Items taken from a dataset
»»

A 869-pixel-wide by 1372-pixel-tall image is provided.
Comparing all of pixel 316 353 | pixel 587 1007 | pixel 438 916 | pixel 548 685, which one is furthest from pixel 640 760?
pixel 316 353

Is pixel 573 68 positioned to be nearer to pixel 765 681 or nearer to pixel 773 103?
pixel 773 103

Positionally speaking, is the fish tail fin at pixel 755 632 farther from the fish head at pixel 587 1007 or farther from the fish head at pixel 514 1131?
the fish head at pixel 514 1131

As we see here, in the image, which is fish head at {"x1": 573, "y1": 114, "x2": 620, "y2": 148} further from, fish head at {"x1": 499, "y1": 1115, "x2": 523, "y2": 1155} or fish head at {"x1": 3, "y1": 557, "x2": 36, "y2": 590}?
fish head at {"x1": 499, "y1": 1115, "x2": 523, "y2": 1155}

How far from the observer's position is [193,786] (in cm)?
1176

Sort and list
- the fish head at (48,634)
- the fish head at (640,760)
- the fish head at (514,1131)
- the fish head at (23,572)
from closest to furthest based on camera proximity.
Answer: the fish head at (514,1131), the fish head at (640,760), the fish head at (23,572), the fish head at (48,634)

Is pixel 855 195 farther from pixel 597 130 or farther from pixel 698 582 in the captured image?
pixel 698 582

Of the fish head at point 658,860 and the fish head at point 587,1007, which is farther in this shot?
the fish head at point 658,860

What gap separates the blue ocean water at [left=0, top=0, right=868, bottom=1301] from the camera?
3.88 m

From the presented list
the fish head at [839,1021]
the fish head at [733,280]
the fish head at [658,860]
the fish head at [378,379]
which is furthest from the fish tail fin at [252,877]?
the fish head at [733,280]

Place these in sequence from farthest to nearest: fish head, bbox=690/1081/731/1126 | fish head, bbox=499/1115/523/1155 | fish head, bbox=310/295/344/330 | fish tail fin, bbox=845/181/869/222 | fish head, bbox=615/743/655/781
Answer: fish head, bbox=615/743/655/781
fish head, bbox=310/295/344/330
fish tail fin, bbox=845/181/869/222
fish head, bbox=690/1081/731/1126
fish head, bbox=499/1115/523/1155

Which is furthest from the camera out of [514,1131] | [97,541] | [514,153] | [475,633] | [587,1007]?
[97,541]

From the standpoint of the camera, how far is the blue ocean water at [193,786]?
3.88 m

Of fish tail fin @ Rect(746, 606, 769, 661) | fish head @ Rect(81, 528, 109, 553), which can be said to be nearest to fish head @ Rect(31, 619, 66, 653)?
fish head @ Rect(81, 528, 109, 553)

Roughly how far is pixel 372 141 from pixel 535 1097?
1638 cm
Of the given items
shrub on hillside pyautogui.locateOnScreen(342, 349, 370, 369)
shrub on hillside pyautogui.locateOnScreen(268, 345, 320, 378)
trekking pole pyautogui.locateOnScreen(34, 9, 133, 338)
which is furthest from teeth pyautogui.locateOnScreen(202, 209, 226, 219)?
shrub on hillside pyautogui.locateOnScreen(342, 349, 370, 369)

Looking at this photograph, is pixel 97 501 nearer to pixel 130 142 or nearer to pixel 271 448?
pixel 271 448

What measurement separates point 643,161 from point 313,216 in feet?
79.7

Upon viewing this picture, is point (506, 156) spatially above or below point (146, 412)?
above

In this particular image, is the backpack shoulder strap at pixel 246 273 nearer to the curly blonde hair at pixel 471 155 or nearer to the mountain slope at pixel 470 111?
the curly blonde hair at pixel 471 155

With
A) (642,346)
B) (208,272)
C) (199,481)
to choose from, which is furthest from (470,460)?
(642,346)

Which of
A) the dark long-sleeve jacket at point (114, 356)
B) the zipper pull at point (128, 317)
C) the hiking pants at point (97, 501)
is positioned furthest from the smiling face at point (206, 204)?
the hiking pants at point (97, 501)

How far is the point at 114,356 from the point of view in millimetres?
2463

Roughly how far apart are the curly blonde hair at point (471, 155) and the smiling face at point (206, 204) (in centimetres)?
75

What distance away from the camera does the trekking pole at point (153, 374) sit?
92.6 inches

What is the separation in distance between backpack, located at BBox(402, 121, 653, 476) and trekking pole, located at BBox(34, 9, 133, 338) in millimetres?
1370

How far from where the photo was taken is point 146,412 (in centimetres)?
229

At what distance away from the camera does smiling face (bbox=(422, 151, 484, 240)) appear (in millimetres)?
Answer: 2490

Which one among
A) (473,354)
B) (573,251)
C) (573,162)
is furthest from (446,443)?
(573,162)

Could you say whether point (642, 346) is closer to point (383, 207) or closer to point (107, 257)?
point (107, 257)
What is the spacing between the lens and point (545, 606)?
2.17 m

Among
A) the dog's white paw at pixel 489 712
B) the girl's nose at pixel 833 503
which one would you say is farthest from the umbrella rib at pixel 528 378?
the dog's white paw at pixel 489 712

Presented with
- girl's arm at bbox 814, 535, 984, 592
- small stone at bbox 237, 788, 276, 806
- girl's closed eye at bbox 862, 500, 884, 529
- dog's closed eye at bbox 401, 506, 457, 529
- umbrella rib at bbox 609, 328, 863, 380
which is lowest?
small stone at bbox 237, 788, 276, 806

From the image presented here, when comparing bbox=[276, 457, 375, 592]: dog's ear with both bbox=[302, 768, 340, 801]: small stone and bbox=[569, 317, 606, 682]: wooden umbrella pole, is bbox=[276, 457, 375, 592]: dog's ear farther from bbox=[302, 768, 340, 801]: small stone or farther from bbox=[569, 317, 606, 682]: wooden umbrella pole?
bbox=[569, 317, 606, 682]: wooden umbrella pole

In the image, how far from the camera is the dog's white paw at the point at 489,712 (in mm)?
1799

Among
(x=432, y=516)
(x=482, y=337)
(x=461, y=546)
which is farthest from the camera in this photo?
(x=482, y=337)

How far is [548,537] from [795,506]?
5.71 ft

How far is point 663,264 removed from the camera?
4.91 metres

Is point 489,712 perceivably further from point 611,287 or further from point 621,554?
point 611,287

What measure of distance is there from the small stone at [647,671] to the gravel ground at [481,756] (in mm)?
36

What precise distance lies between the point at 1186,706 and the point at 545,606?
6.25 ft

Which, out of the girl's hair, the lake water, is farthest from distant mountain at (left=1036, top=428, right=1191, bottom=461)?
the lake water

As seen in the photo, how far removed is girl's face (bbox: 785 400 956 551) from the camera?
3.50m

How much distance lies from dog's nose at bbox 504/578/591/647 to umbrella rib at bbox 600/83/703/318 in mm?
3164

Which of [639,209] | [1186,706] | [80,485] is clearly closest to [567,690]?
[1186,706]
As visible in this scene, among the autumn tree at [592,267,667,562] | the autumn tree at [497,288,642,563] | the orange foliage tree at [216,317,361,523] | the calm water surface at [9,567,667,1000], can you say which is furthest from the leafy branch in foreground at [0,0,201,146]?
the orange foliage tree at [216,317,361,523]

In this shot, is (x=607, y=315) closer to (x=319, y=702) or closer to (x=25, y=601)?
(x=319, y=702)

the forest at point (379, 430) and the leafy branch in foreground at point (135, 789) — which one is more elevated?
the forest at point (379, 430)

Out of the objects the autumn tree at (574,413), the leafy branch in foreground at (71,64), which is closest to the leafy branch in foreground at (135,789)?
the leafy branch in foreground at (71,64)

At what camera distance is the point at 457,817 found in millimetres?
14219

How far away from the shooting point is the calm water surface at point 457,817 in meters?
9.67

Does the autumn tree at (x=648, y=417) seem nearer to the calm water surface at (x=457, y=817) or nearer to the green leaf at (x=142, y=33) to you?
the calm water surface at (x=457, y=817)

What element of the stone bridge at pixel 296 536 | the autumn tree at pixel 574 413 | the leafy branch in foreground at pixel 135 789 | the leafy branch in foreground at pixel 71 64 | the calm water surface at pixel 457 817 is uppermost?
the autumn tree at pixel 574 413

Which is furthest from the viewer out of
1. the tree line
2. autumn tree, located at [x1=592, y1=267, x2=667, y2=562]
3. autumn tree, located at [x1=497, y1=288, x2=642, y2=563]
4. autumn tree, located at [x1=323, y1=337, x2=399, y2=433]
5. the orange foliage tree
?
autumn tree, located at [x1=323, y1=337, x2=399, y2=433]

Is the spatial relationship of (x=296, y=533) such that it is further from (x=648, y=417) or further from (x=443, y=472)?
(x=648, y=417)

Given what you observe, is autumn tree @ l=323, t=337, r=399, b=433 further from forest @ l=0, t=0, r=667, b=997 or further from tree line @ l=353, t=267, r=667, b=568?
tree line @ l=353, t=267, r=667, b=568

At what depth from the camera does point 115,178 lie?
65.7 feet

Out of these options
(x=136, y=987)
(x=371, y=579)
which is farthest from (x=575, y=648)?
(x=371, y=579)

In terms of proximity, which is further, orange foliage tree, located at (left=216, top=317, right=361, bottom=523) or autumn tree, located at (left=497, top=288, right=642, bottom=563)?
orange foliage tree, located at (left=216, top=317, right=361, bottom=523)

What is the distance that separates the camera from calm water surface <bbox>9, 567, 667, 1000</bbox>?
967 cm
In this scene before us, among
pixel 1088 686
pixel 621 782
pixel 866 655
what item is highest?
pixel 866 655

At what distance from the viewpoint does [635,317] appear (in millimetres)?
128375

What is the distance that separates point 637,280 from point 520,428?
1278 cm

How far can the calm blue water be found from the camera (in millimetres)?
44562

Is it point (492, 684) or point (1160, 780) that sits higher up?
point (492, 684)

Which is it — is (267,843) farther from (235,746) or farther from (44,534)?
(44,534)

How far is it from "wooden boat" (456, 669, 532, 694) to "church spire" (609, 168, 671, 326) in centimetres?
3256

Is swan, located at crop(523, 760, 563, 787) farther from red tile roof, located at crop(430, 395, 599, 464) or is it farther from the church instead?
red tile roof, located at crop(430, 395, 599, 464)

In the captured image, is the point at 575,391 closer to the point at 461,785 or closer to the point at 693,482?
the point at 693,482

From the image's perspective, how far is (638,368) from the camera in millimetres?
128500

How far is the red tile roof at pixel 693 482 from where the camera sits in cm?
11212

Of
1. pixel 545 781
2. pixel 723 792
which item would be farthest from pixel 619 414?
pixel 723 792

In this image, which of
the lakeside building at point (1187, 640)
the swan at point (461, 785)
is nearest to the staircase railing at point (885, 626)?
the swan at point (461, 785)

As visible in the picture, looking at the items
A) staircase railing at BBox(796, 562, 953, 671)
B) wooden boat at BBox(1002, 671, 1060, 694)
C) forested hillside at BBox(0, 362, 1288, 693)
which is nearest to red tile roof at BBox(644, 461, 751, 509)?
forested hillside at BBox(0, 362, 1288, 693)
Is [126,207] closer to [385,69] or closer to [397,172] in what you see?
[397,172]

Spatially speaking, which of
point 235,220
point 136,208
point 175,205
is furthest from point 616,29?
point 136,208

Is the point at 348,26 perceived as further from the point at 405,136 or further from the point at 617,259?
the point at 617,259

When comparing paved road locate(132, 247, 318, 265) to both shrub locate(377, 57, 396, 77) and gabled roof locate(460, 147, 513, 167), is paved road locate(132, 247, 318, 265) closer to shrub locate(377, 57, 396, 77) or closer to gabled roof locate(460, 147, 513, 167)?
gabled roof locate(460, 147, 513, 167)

««

§ WRITTEN REQUEST:
Which lines above contain the string "both", with uppercase and lowercase treated as different? Pick out each such line and copy it in full.

§ EXPECTED ANSWER:
From the image presented here, when comparing bbox=[276, 457, 375, 592]: dog's ear with both bbox=[302, 768, 340, 801]: small stone and bbox=[569, 317, 606, 682]: wooden umbrella pole, is bbox=[276, 457, 375, 592]: dog's ear farther from bbox=[302, 768, 340, 801]: small stone or farther from bbox=[569, 317, 606, 682]: wooden umbrella pole?
When comparing paved road locate(132, 247, 318, 265) to both shrub locate(377, 57, 396, 77) and gabled roof locate(460, 147, 513, 167), is paved road locate(132, 247, 318, 265) closer to shrub locate(377, 57, 396, 77) or closer to gabled roof locate(460, 147, 513, 167)?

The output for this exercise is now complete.